AWS Deep Racer was announced at AWS Re:Invent 2018. It provides a framework for getting started with AI, specifically reinforcement learning. I’m really excited that we shall be kicking off an AWS DeepRacer league in Perth at Latency 2019.

In this post I’ll give a brief introduction into what Deep Racer is, and some of the technology underpinning it.

Deep Racer

AWS Deep Racer League is a global autonomous racing league using 1/18th scale race cars. Races are held regularly on physical tracks around the globe. There are also regular virtual events, using a simulated environment.

Deep Racer has been developed by AWS to provide a mechanism to learn about reinforcement learning and get hands on with AWS machine learning services including AWS SageMaker and AWS RoboMaker.

The cars haven’t been officially released yet, but you can still get started training your model.
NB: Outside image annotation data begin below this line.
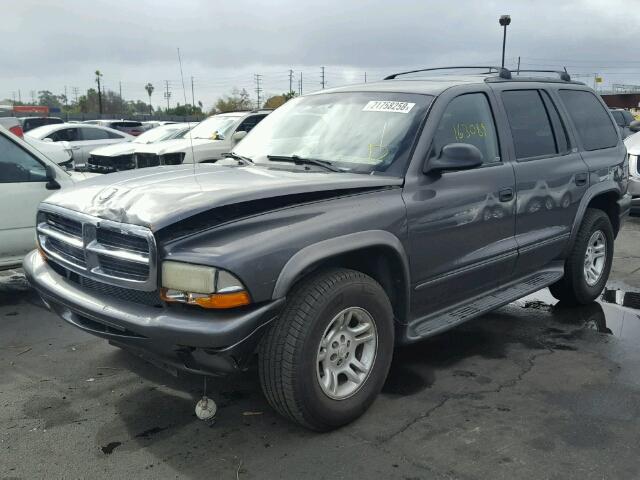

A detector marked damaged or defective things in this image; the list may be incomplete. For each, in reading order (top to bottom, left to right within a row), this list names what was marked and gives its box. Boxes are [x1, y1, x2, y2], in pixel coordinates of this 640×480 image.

dented hood [43, 163, 400, 231]
damaged hood [43, 163, 400, 231]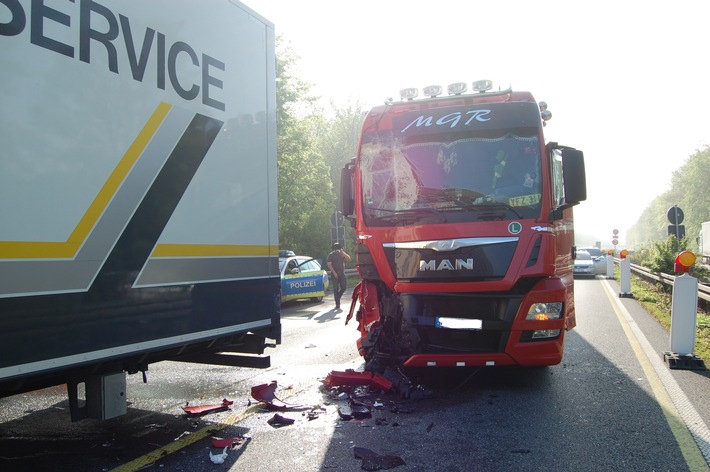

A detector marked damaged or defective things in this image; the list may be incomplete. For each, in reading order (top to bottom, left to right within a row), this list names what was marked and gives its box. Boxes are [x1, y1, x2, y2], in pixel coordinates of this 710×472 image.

damaged truck front [0, 0, 280, 420]
damaged truck front [342, 82, 588, 372]
broken plastic fragments [322, 368, 394, 390]
broken plastic fragments [252, 380, 290, 410]
broken plastic fragments [354, 446, 406, 468]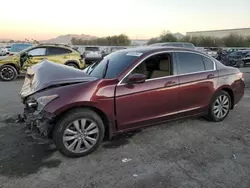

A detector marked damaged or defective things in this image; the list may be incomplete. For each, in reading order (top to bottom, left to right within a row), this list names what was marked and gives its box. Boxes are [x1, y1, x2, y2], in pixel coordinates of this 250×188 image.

crumpled hood [20, 60, 97, 98]
crushed front bumper [23, 108, 55, 137]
A Brief Introduction to Machine Learning

Artifical Intelligence is a large and complex field, but I’ll try to give a brief introduction into machine learning for the uninitiated.

There are three main categories of machine learning: supervised learning; unsupervised learning and reinforcement learning.

In supervised learning, the relationship between the input and desired output is known. Supervised learning is useful for classification problems when modelling complicated systems: the relationship between input and output is known, but the process for generating the output is hard. A popular example is image classification - the Not HotDog problem. For supervised learning, you need to provide sample data with the appropriate tags applied.

A hotdog and a hot dog

Unsupervised learning covers a range of techniques also used for classification problems in complex systems: where the relationship between input and output is unknown. The model looks for patterns in the data, using techniques such as clustering.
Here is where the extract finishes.